In Excess – An excess of molybdenum can lock out iron, making it look like an iron deficiency. Also, leaves can become discoloured turning a greyish-brown.

Read more about molybdenum here

Zinc (Zn)

What it does – Zinc plays a part in protein and hormone production so it is very important micronutrient for proper functioning.

Deficiency – A deficiency causes very short internodes and stunting of plant leaves, particularly in the younger ones. Leaves exhibit interveinal chlorosis (yellowing between the veins) and they become misshapen. Final crop yield can be significantly reduced if zinc is in short supply.

In Excess – A zinc excess is very rare, but in severe cases when it happens the plant usually dies quickly. It prevents Iron from being used properly and the plant may look deficient in it.

Read more about zinc here

Copper (Cu)

What it does – Copper is another micro nutrient that’s involved in aiding the activity of enzymes which affect plant growth and the production of proteins as well as Vitamin A.

Deficiency – Without enough copper, plants can develop a bluish tint and leaves become thin and floppy. Eventually, the leaf edges can turn a copper-grey colour. Young leaves and shoots may wilt, become distorted and eventually die back.

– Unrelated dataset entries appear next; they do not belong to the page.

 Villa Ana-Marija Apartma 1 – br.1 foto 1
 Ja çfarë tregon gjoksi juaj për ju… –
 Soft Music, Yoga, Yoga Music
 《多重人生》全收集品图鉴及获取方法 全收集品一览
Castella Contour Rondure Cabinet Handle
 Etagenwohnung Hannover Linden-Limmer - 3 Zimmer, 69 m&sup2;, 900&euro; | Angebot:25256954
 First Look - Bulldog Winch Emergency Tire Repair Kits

Growth and final yield is markedly reduced.

In Excess – Growth slows down and signs of an Iron deficiency may arise. Fewer branches grow and roots can die back.

Read more about copper here

Chlorine (Cl)

What it does – Chlorine is involved with the metabolism of the plant and water usage. It also assists the transport of calcium, magnesium and potassium around the plant.

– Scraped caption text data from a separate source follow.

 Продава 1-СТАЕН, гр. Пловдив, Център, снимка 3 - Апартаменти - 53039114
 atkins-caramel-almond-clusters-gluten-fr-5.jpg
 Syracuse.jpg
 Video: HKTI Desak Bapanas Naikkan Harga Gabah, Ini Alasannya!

Deficiency – A deficiency of chlorine (fairly rare) may manifest as a deficiency of calcium, magnesium and potassium. Leaf tips may burn and the edges take on a bronze colour. Young foliage turns pale green and wilts.

In Excess – An overdose of chlorine also turns leaves a bronze colour. Also, leaf tips and edges look burned. Growth is slowed. An overdose of chlorine looks very similar to a deficiency.

Read more about chlorine here

Sodium (Na)

What it does – Thankfully, plants need virtually no sodium, and most don’t need it all. Some plants use it to concentrate carbon dioxide and enhance the metabolism. It is one of those micronutrients that we really don’t need to worry about too much. However, if there is large amounts of it are in the root-zone, it could make it difficult for the plant to access other nutrients like potassium and calcium.

Read more about sodium here

Nickel (Ni)

What it does – This is another one of the micronutrients that is required in such small amounts that we really don’t need to be too concerned about it. It is used in minute amounts in making the enzyme which breaks down urea (which is one of the sources of nitrogen). As long as other forms of nitrogen are plentiful (as in ammonia or nitrate), a lack of nickel should not cause a problem.

Deficiency – Urea may accumulate in the plant which manifests as dead (necrotic) leaf tips

In Excess – nickel toxicity is incredibly rare but when it happens shoot and root growth become slowed and blotchy chlorosis can appear on the leaves. This is because iron, zinc or copper become locked out and signs of deficiency in these elements may appear.

A Non-Essential but Highly Beneficial Element

Silicon (Si)

Silicon is not actually essential to plants but is has so many beneficial effects on them that it would be almost negligent not to mention it here. Silicon helps to build strong cell walls. It improves plant structure by producing thicker, sturdier stems which can support the weight of more fruit or flowers. It also increases photosynthesis, and improves drought and disease resistance, particularly from fungal infections.